__Task details__: Rewrite the dungeon notes, everything from "This is Part" down to "dark water below.", swapping "bridge" for "walkway".

This is Part 2. Here is Part 1.
Concept 1: Entering the Dungeon
Descending the stairs into B1, the party reach rooms that are dark, crowded, flooded, and don't have any apparent ways out. Then after solving some simple training puzzle (for more complicated puzzles later), they open a door and enter B1.
It's a crumbling stone bridge across a huge gap. The real floor is 20' below you. No visible walls, the sound of water lapping below, stale seaweed stink.
Approaching the bridge and the undead archer across the bridge will audibly (and slowly) draw his bowstring, giving the party time to react.
Charging across the crumbling bridge will break it and send the whole crumbling thing into the dark water below.
There's also a safe way down like stairs, but players will probably look at the bridge before they take the stairs down a second time.
If they want to kill the skeleton archer on the far side, they'll have to find to approach from the other side, or do some tricky climbing.

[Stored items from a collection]

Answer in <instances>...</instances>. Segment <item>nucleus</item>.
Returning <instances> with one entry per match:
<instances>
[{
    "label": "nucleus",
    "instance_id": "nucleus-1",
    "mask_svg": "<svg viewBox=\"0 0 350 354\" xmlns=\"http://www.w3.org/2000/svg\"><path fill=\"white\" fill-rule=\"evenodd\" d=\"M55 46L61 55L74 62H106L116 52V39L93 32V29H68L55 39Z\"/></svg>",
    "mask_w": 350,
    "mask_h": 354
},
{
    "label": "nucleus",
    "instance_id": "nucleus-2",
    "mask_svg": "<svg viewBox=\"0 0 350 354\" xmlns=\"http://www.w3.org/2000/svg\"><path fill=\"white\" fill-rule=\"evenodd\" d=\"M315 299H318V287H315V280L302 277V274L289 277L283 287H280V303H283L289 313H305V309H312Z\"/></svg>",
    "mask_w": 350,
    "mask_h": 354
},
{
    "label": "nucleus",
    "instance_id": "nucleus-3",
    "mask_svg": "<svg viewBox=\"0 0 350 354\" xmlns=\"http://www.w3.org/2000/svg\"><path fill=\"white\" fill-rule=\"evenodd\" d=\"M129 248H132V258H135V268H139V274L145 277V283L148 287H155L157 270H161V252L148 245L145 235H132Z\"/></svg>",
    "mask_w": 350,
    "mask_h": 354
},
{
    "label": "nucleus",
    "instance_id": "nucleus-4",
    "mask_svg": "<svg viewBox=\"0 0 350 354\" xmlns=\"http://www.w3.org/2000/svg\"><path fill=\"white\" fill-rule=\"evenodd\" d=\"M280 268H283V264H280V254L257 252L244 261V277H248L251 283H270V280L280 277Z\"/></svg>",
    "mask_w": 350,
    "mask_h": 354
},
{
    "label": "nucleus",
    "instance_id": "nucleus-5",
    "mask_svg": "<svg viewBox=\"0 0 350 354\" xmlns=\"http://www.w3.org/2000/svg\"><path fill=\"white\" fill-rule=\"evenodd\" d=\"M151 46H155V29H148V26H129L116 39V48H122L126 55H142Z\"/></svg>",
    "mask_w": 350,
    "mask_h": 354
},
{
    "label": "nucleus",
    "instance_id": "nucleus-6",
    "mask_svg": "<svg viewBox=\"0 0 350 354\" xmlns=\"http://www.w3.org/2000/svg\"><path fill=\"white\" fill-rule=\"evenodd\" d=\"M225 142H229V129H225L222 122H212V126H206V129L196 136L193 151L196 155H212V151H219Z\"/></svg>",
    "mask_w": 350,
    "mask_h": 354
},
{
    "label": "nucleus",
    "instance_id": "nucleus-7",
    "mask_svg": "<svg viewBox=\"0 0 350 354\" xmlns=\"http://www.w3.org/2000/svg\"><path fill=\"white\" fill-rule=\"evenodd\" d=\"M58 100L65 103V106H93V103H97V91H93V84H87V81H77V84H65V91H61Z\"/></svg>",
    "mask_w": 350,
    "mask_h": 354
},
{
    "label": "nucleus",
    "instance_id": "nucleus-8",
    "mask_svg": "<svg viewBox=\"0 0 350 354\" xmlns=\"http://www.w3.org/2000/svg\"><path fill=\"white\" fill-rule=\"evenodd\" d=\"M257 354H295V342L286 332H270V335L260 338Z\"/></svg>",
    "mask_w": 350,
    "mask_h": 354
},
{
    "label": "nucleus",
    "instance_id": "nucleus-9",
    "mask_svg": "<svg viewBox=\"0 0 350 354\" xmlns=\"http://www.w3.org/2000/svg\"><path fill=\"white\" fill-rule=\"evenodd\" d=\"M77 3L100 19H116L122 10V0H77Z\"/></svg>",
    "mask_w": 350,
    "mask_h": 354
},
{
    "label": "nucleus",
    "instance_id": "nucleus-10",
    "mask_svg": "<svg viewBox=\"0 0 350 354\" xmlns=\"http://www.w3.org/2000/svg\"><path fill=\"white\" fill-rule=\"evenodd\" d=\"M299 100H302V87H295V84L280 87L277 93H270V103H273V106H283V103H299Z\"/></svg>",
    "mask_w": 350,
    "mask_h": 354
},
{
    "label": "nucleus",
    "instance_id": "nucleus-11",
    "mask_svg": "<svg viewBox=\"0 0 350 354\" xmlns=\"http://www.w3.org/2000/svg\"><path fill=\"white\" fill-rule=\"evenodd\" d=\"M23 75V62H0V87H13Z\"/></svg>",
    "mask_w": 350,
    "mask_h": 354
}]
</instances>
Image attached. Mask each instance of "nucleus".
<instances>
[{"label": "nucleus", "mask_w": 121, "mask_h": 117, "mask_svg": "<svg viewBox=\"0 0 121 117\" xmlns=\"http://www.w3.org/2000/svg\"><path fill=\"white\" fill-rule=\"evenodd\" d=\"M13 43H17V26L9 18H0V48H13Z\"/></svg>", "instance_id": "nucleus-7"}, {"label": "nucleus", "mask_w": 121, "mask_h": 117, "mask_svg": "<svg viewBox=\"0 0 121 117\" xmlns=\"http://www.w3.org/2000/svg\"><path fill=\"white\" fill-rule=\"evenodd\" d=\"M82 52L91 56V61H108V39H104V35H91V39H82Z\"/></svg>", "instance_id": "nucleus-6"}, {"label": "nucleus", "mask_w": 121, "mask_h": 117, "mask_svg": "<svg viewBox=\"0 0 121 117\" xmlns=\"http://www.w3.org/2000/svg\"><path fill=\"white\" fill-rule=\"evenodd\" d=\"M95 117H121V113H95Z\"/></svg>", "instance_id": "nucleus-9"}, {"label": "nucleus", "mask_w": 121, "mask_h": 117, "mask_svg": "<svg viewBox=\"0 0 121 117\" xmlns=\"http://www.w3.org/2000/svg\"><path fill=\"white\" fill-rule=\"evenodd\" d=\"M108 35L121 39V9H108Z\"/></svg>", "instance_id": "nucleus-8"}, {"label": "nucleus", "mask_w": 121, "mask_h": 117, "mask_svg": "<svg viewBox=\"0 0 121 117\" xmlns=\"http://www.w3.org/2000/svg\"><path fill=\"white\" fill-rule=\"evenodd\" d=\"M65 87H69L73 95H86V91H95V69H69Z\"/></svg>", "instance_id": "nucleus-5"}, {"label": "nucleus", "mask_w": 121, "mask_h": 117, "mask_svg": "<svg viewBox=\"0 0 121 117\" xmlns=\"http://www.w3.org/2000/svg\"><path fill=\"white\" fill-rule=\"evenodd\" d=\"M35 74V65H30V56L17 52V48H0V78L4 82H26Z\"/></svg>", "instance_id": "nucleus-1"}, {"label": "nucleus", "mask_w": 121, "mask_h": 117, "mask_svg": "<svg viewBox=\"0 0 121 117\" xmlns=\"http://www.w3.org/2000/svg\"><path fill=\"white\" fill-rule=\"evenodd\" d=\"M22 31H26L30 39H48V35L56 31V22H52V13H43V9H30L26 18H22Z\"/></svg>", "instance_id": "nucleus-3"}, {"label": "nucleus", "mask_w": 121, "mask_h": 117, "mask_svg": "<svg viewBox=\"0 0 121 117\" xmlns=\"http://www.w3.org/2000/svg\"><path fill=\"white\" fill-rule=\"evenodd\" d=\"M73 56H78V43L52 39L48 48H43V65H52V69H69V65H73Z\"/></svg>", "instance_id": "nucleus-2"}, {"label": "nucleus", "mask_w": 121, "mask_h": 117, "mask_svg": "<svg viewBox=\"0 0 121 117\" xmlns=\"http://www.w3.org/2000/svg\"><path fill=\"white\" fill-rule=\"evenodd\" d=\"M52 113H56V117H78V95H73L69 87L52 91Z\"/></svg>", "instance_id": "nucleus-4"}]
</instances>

__Output__:
This is Part 2. Here is Part 1.
Concept 1: Entering the Dungeon
Descending the stairs into B1, the party reach rooms that are dark, crowded, flooded, and don't have any apparent ways out. Then after solving some simple training puzzle (for more complicated puzzles later), they open a door and enter B1.
It's a crumbling stone walkway across a huge gap. The real floor is 20' below you. No visible walls, the sound of water lapping below, stale seaweed stink.
Approaching the walkway and the undead archer across the walkway will audibly (and slowly) draw his bowstring, giving the party time to react.
Charging across the crumbling walkway will break it and send the whole crumbling thing into the dark water below.